**Provided data:**
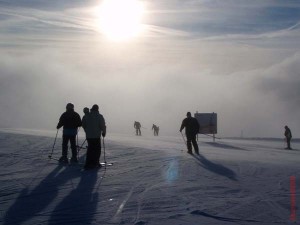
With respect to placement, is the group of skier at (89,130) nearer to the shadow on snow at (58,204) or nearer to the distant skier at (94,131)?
the distant skier at (94,131)

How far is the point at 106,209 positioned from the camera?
9.55m

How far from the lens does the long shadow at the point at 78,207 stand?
8773mm

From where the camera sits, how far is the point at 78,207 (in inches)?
384

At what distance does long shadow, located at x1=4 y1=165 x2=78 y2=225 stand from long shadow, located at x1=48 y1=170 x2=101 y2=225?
1.24ft

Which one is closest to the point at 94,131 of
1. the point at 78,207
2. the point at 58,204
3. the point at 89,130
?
the point at 89,130

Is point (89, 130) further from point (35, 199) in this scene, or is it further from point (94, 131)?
point (35, 199)

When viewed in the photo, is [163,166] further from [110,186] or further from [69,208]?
[69,208]

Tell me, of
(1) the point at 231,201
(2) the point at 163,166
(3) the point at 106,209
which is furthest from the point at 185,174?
(3) the point at 106,209

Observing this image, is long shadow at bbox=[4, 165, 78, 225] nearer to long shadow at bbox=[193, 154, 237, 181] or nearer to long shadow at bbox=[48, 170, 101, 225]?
long shadow at bbox=[48, 170, 101, 225]

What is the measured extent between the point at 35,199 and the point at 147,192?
2471mm

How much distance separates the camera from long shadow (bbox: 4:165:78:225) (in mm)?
9055

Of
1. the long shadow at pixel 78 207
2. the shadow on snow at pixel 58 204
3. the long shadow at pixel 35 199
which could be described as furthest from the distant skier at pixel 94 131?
the long shadow at pixel 78 207

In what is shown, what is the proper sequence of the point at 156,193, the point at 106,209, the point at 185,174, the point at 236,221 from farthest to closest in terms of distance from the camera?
the point at 185,174, the point at 156,193, the point at 106,209, the point at 236,221

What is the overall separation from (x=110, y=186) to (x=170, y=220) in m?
3.50
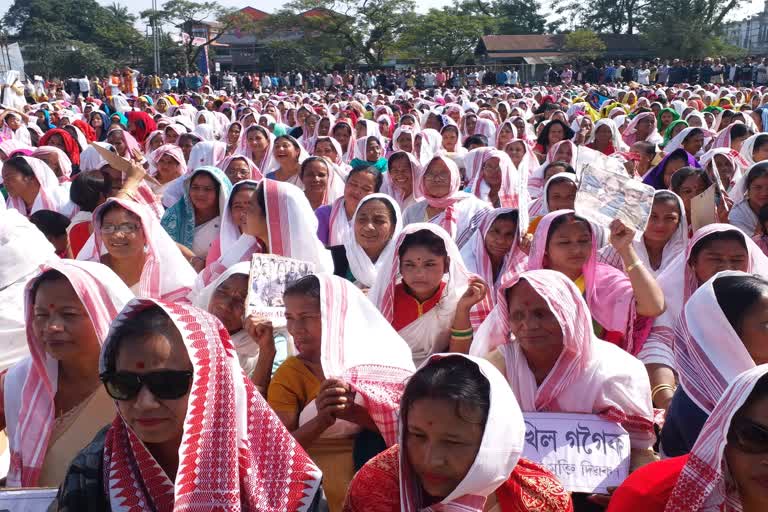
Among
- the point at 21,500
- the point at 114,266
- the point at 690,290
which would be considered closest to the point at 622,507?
the point at 21,500

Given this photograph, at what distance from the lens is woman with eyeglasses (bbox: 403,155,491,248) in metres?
6.16

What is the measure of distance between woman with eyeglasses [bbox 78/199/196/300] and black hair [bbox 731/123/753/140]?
7617 mm

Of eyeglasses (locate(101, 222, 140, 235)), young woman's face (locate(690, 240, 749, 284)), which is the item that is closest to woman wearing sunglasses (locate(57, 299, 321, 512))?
eyeglasses (locate(101, 222, 140, 235))

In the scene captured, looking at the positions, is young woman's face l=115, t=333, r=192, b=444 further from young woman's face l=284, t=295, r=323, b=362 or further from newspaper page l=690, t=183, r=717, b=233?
newspaper page l=690, t=183, r=717, b=233

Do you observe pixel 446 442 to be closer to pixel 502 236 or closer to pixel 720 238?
pixel 720 238

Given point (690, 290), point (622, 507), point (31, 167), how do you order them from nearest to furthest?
1. point (622, 507)
2. point (690, 290)
3. point (31, 167)

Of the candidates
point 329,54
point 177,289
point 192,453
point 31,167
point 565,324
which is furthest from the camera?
point 329,54

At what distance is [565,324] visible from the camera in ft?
8.91

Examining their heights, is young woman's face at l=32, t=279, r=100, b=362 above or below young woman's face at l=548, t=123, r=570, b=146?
above

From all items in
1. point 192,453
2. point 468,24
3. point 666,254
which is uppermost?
point 468,24

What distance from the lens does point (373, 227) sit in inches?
185

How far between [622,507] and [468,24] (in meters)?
54.4

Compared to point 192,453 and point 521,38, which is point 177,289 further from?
point 521,38

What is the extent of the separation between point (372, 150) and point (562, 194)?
4.49 meters
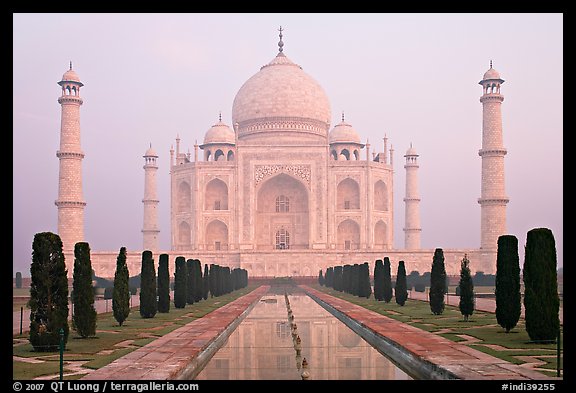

**Given task:**
Please report each line in the rows above that contains the word "camera".

**Expected answer:**
How far is the point at 106,209 positioned from the camera?
From where the camera sits, how far is the point at 78,207 (in inches)?
How much distance separates the camera from long shadow (bbox: 4:165:78:225) (in mm)?
In what is shown, what is the proper sequence of the point at 156,193, the point at 106,209, the point at 185,174, the point at 236,221 from farthest to closest in terms of distance from the camera?
which is furthest from the camera?
At what distance is [565,324] visible from the camera in ft?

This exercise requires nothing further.